GSgnnEdgeDataLoader

class graphstorm.dataloading.GSgnnEdgeDataLoader(dataset, target_idx, fanout, batch_size, device='cpu', train_task=True, reverse_edge_types_map=None, remove_target_edge_type=True, exclude_training_targets=False, construct_feat_ntype=None, construct_feat_fanout=5)

Bases: GSgnnEdgeDataLoaderBase

The minibatch dataloader for edge prediction

GSgnnEdgeDataLoader samples GraphStorm edge dataset into an iterable over mini-batches of samples. Both source and destination nodes are included in the batch_graph, which will be used by GraphStorm Trainers and Inferrers.

Parameters

dataset: GSgnnEdgeData

The GraphStorm edge dataset

target_idxdict of Tensors

The target edges for prediction

fanout: list of int or dict of list

Neighbor sample fanout. If it’s a dict, it indicates the fanout for each edge type.

batch_size: int

Batch size

device: torch.device

the device trainer is running on.

train_taskbool

Whether or not for training.

reverse_edge_types_map: dict

A map for reverse edge type

exclude_training_targets: bool

Whether to exclude training edges during neighbor sampling

remove_target_edge_type: bool

Whether we will exclude all edges of the target edge type in message passing.

construct_feat_ntypelist of str

The node types that requires to construct node features.

construct_feat_fanoutint

The fanout required to construct node features.

Examples

To train a 2-layer GNN for edge prediction on a set of edges target_idx on a graph where each nodes takes messages from 15 neighbors on the first layer and 10 neighbors on the second.

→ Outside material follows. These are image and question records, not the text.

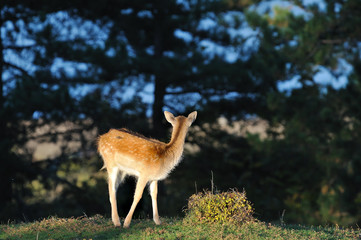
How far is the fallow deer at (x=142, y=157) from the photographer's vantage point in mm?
7730

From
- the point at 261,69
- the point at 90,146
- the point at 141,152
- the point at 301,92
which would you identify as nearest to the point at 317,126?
the point at 301,92

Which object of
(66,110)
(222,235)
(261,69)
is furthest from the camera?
(261,69)

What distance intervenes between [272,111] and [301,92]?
4.30ft

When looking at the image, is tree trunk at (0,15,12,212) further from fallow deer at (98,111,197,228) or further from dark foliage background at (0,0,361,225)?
fallow deer at (98,111,197,228)

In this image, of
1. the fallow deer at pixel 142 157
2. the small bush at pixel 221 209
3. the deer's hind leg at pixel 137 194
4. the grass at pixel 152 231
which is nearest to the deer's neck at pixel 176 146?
the fallow deer at pixel 142 157

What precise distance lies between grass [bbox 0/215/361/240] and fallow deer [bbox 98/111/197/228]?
33cm

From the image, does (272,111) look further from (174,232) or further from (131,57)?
(174,232)

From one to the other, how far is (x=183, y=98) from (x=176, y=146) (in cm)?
1025

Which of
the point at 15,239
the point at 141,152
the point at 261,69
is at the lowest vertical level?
the point at 15,239

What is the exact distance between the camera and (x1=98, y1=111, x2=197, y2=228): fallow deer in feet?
25.4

from graphstorm.dataloading import GSgnnEdgeTrainData
from graphstorm.dataloading import GSgnnEdgeDataLoader
from graphstorm.trainer import GSgnnEdgePredictionTrainer

ep_data = GSgnnEdgeTrainData(...)
ep_dataloader = GSgnnEdgeDataLoader(ep_data, target_idx, fanout=[15, 10], batch_size=128)
ep_trainer = GSgnnEdgePredictionTrainer(...)
ep_trainer.fit(ep_dataloader, num_epochs=10)
__iter__()

Returns an iterator object

__next__()

Return a mini-batch data for the edge task.

A mini-batch comprises three objects: the input node IDs, the target edges and the subgraph blocks for message passing.

Returns

dict of Tensors : the input node IDs of the mini-batch. DGLGraph : the target edges. list of DGLGraph : the subgraph blocks for message passing.